In recent years we have seen an increase in the amounts awarded to claimants in personal injury type matters. Unfortunately, as judgments are not published, it is difficult to accurately gauge trends in awards. Although larger awards are starting to be seen, from our experience the UAE courts are still far more conservative in awarding damages than may be the case in more developed jurisdictions. Until 2012, the largest award we were aware of was for AED 3 million awarded by the Abu Dhabi Courts to the family of a woman who was left in a permanent vegetative state following treatment.

In 2012, the Abu Dhabi Courts awarded AED 7 million in punitive damages to the family of a 12-year-old boy who suffered brain damage following an overdose of anesthesia. In addition the Courts also ordered the payment of AED 200,000 blood money and the hospital to pay AED 10,000 in fines.

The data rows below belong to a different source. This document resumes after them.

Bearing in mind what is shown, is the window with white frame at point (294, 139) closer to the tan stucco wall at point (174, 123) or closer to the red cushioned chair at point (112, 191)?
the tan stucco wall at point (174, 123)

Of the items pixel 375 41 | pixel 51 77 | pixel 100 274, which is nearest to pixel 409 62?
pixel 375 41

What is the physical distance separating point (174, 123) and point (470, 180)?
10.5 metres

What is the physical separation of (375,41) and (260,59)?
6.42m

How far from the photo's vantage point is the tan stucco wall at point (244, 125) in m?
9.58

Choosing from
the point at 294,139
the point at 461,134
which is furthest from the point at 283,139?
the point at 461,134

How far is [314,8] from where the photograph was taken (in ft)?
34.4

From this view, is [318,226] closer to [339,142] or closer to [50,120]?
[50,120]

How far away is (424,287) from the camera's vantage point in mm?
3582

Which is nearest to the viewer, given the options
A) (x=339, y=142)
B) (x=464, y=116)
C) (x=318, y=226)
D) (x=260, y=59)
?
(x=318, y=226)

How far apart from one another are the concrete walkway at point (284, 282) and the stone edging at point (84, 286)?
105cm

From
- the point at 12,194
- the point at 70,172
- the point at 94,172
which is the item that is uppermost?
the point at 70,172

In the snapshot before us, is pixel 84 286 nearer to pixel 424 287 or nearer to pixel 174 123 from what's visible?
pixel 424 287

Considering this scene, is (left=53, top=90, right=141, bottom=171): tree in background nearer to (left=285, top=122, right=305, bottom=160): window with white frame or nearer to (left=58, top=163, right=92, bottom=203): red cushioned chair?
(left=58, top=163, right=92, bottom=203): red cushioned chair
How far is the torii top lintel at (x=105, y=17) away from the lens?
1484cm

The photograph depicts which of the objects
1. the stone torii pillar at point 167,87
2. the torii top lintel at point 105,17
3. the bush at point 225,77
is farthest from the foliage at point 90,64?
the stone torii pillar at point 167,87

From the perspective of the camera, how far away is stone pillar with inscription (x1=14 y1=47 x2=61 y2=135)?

Initially the Public Prosecution looked into the case and referred both the doctor and hospital responsible to the Abu Dhabi Court of Misdemeanours which sentenced the doctor to a one-year jail term, while clearing the hospital of any charges.

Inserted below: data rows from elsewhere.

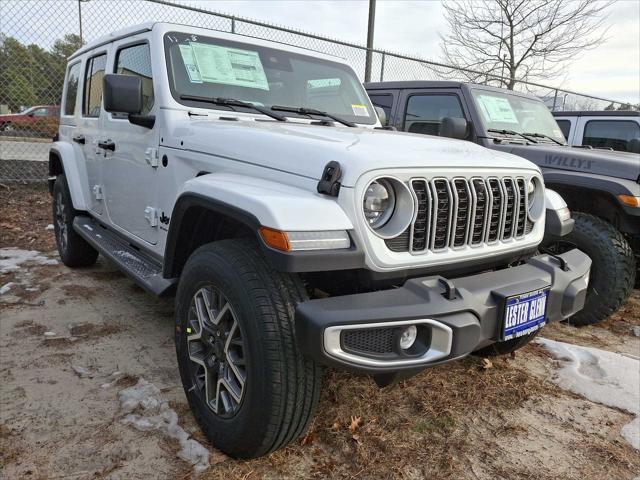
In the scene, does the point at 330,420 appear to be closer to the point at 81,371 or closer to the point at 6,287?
the point at 81,371

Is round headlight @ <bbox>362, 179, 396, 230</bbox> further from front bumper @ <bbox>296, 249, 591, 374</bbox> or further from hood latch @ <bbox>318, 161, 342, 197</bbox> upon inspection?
front bumper @ <bbox>296, 249, 591, 374</bbox>

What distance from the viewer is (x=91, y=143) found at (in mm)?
4152

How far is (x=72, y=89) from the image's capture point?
4.87 meters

In recent years regulators have taken a very strict line with healthcare practitioners following patient complaints. The effect is that claimants are often assisted in their court actions by the regulators already having made a finding regarding conduct on the basis of such a patient complaint. The lack of uncertainty regarding damages and the uncertainty connected with the regulator’s investigations, including the outcome means that there is a greater litigation risk here compared with other regions. On balance however, awards here have normally been lower, when compared with other jurisdictions.